A series of records:
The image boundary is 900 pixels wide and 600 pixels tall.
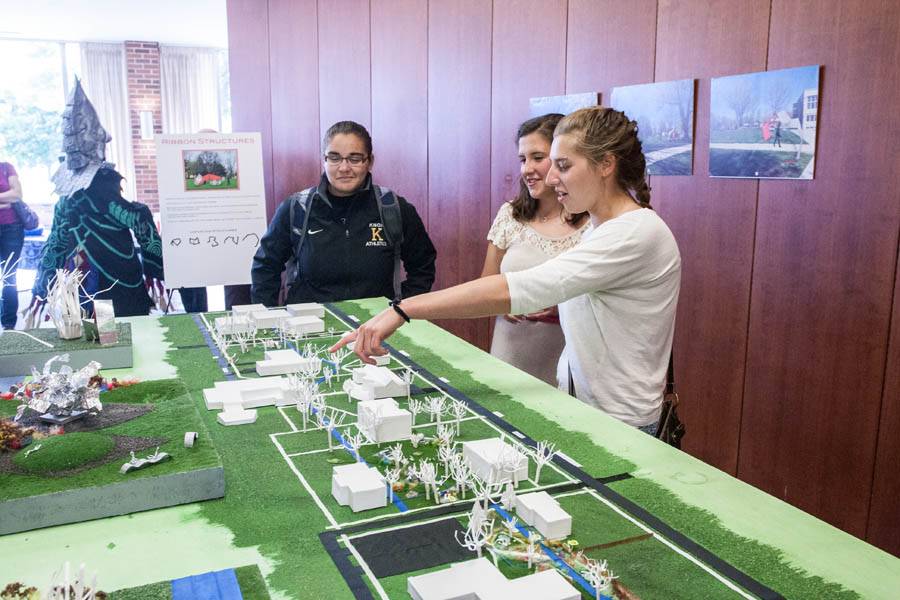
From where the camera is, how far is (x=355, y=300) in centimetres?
345

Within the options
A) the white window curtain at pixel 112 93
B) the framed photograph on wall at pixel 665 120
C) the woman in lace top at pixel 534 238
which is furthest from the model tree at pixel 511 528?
the white window curtain at pixel 112 93

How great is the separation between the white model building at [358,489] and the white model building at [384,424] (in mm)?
247

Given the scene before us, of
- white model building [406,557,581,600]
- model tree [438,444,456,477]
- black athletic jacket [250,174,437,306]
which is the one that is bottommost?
white model building [406,557,581,600]

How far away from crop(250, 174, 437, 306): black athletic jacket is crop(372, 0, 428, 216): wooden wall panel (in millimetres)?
2171

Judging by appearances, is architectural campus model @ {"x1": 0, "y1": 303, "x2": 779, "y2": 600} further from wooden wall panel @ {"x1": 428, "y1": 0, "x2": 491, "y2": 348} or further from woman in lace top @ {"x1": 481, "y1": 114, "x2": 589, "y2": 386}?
wooden wall panel @ {"x1": 428, "y1": 0, "x2": 491, "y2": 348}

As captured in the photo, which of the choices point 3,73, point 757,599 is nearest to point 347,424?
point 757,599

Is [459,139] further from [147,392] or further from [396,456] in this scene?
[396,456]

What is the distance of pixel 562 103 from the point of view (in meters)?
4.15

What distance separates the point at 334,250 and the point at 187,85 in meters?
11.1

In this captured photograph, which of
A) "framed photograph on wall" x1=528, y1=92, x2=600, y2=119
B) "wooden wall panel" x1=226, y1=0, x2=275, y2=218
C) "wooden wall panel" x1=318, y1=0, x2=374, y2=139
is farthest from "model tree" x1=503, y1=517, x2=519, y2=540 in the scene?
"wooden wall panel" x1=226, y1=0, x2=275, y2=218

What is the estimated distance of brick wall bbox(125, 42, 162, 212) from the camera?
1249 centimetres

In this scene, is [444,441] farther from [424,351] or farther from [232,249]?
[232,249]

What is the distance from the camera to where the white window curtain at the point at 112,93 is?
12375 mm

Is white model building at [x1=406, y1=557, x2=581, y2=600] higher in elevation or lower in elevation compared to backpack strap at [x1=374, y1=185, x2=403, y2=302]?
lower
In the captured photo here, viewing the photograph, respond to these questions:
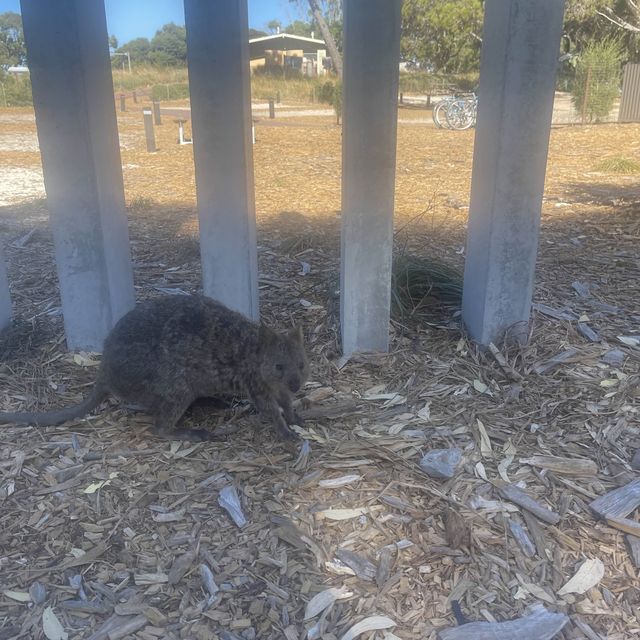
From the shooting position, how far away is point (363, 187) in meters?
4.51

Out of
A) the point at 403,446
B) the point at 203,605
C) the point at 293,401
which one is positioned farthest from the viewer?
the point at 293,401

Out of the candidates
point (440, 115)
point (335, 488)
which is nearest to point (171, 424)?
point (335, 488)

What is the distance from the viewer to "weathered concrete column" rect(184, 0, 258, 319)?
427 cm

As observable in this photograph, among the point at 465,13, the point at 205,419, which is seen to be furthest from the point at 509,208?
the point at 465,13

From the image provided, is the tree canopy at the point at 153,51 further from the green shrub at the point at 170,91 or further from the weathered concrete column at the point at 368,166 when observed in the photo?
the weathered concrete column at the point at 368,166

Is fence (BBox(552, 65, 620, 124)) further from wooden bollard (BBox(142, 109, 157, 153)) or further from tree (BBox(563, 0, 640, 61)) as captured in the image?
wooden bollard (BBox(142, 109, 157, 153))

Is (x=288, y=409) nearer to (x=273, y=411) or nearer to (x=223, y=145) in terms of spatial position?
(x=273, y=411)

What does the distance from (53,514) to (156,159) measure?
495 inches

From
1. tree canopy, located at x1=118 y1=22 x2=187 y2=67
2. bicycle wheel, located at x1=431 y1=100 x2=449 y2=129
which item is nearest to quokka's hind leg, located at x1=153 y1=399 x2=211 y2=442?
bicycle wheel, located at x1=431 y1=100 x2=449 y2=129

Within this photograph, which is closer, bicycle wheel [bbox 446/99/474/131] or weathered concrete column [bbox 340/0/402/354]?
weathered concrete column [bbox 340/0/402/354]

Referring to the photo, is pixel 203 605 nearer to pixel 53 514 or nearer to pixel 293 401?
pixel 53 514

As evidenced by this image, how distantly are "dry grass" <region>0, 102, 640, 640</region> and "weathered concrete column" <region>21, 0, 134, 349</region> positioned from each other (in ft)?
1.83

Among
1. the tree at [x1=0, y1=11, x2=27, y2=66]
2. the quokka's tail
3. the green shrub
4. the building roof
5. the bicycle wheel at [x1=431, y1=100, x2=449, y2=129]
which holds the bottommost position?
the quokka's tail

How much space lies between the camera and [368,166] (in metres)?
4.46
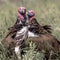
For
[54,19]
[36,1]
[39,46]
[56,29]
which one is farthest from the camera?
[36,1]

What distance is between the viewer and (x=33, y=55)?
6676 mm

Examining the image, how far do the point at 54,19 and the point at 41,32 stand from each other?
7.83 feet

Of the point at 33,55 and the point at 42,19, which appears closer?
the point at 33,55

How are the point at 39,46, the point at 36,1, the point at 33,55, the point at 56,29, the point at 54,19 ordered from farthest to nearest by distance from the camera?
1. the point at 36,1
2. the point at 54,19
3. the point at 56,29
4. the point at 39,46
5. the point at 33,55

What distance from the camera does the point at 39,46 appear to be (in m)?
7.12

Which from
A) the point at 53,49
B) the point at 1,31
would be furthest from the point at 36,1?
the point at 53,49

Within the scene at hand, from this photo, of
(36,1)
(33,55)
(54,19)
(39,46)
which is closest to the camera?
(33,55)

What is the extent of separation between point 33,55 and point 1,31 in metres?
1.82

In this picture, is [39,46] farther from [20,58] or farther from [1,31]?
[1,31]

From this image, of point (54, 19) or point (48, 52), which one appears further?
point (54, 19)

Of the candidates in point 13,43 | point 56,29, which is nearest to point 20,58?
point 13,43

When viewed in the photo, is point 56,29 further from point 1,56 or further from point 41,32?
point 1,56

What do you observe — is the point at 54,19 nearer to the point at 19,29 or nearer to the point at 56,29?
the point at 56,29

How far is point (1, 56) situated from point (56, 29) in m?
1.33
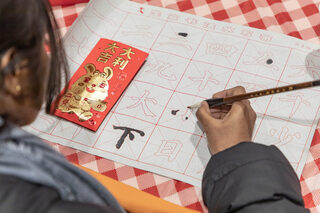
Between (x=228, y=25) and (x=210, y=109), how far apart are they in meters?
0.25

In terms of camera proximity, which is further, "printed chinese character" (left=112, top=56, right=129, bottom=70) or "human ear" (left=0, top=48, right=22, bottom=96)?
"printed chinese character" (left=112, top=56, right=129, bottom=70)

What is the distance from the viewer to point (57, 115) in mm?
855

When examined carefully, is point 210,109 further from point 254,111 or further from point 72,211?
point 72,211

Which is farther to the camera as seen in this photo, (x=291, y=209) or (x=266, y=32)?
(x=266, y=32)

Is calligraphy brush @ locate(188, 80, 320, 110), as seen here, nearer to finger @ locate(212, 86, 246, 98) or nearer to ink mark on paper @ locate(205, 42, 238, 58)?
finger @ locate(212, 86, 246, 98)

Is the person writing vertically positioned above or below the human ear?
below

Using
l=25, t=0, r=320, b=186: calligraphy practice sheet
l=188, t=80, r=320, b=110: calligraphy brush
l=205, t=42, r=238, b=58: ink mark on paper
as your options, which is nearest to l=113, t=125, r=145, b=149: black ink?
l=25, t=0, r=320, b=186: calligraphy practice sheet

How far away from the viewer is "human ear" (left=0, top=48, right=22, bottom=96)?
47cm

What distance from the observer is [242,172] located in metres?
0.69

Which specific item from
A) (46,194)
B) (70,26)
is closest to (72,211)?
(46,194)

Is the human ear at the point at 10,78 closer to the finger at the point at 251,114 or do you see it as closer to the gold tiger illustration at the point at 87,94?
the gold tiger illustration at the point at 87,94

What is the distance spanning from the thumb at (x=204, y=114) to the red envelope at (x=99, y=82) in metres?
0.18

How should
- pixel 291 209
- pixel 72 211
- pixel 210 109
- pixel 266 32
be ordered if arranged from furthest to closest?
pixel 266 32, pixel 210 109, pixel 291 209, pixel 72 211

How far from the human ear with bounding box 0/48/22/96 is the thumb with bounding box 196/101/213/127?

▶ _GIVEN EXERCISE_: Reproduce the lines from the one containing "Is calligraphy brush" through the end of the material, substituting "left ear" for each occurrence of "human ear" and leaving everything else unchanged.

▶ _ANSWER TO THE PROBLEM_:
Is calligraphy brush @ locate(188, 80, 320, 110), as seen here, nearer to finger @ locate(212, 86, 246, 98) or nearer to ink mark on paper @ locate(205, 42, 238, 58)?
finger @ locate(212, 86, 246, 98)

Is the person writing vertically positioned above or below the left ear?
below

Using
l=25, t=0, r=320, b=186: calligraphy practice sheet
l=188, t=80, r=320, b=110: calligraphy brush
l=205, t=42, r=238, b=58: ink mark on paper
as your options, which is nearest to l=113, t=125, r=145, b=149: black ink?
l=25, t=0, r=320, b=186: calligraphy practice sheet

How far away from the viewer is "left ear" (left=0, top=48, right=22, bottom=96)?
47cm

What distance from the observer is [242,172] located in metres?
0.69

Which specific item from
A) (46,194)
B) (70,26)
is closest to (72,211)?
(46,194)

Is the left ear at the point at 10,78 closer to the finger at the point at 251,114 or do you see it as closer to the gold tiger illustration at the point at 87,94?
the gold tiger illustration at the point at 87,94

What is the distance spanning from the thumb at (x=204, y=114) to the red envelope at (x=99, y=82) in metres?
0.18

How should
- pixel 291 209
- pixel 72 211
- pixel 210 109
- pixel 266 32
be ordered if arranged from furthest to closest?
pixel 266 32, pixel 210 109, pixel 291 209, pixel 72 211

How far from the left ear with bounding box 0/48/22/96 is the thumb with bounding box 196/101/213/127?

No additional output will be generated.